WRITTEN EXERCISE - Quote, word for word, the rows from the line containing "By looking at" through the line containing "Is (x=140, y=877)", both lines included.

DATA IN THIS EXERCISE -
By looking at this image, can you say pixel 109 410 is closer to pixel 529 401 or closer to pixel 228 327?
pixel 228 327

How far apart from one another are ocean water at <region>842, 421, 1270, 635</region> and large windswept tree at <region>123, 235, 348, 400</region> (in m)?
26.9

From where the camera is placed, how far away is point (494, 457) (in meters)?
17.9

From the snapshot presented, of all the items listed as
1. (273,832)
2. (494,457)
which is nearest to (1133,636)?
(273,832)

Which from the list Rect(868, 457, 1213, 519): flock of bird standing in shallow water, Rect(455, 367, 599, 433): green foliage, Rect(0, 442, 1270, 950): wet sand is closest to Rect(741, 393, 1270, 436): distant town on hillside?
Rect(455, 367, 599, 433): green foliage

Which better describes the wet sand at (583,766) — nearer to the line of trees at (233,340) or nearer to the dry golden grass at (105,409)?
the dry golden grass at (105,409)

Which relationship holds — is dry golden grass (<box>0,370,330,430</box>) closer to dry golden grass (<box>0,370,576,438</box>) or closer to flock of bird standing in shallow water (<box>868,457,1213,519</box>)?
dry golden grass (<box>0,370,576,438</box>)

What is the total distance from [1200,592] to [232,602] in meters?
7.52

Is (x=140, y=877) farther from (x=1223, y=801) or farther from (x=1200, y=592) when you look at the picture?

* * *

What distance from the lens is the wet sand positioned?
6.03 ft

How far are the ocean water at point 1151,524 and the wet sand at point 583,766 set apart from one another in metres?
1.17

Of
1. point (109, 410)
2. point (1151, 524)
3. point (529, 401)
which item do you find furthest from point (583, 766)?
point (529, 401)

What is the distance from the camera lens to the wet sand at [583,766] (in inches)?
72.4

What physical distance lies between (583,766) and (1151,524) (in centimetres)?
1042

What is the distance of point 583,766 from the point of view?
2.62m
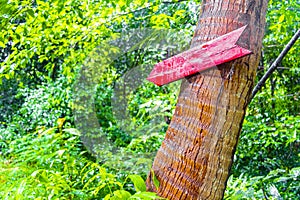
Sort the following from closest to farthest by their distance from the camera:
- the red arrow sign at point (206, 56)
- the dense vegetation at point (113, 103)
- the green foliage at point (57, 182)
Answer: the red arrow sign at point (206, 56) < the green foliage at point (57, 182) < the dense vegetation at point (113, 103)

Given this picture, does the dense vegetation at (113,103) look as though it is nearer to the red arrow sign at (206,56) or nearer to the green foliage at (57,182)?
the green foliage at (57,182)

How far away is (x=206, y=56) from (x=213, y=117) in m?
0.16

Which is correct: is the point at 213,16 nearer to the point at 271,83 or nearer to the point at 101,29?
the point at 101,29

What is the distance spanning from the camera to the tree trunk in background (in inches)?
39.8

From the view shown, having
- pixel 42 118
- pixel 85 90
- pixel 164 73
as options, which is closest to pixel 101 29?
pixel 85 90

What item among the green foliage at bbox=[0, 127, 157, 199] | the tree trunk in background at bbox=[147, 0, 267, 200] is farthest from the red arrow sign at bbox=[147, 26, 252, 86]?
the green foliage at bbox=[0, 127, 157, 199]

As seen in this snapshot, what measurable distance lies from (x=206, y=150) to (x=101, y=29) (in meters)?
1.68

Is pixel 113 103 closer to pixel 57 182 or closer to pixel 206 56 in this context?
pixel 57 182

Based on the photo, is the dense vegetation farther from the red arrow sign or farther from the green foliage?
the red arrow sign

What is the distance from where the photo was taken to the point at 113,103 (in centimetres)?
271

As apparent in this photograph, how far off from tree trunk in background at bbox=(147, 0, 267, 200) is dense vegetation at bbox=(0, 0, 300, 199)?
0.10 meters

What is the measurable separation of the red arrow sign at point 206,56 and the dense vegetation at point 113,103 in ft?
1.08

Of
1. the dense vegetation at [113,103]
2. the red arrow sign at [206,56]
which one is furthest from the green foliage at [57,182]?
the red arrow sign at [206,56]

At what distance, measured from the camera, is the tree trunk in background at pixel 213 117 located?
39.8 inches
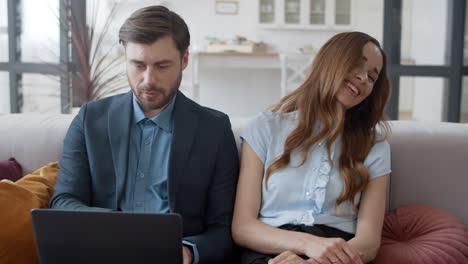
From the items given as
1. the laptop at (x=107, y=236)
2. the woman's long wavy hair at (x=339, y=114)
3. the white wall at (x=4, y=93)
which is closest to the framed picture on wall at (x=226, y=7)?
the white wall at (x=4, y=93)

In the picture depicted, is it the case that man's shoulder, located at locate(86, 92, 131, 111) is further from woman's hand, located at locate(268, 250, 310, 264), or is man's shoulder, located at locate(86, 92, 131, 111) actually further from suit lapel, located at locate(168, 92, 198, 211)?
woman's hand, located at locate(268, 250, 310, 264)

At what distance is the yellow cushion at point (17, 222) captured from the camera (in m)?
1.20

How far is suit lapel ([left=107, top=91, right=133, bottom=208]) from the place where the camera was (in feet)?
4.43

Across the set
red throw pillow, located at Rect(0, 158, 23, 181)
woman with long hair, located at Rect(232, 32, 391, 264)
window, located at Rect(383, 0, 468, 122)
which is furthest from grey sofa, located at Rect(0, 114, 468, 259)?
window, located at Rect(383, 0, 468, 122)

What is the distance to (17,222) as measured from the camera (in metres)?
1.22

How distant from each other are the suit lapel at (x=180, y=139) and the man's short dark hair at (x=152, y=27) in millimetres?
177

ANSWER TO THIS PROBLEM -
By looking at this image, can you say pixel 109 410 is closer to pixel 529 401 or closer to pixel 228 327?
pixel 228 327

How far apart from one another are ocean water at <region>842, 421, 1270, 635</region> and large windswept tree at <region>123, 235, 348, 400</region> (in m)?
26.9

From where the camera is placed, how far away is point (494, 457) (in meters)?
17.9

From the snapshot presented, of all the items listed as
1. (273,832)
2. (494,457)
which is nearest to (1133,636)?
(273,832)

Which from the list Rect(868, 457, 1213, 519): flock of bird standing in shallow water, Rect(455, 367, 599, 433): green foliage, Rect(0, 442, 1270, 950): wet sand is closest to Rect(741, 393, 1270, 436): distant town on hillside?
Rect(455, 367, 599, 433): green foliage

Which better describes the wet sand at (583,766) — nearer to the line of trees at (233,340) or nearer to the dry golden grass at (105,409)?
the dry golden grass at (105,409)

Which relationship holds — is dry golden grass (<box>0,370,330,430</box>) closer to dry golden grass (<box>0,370,576,438</box>) or closer to flock of bird standing in shallow water (<box>868,457,1213,519</box>)?
dry golden grass (<box>0,370,576,438</box>)

What is the total distance from [1200,592] to [232,602] in meters?
7.52

Is (x=140, y=877) farther from (x=1223, y=801) or farther from (x=1200, y=592) when you look at the picture?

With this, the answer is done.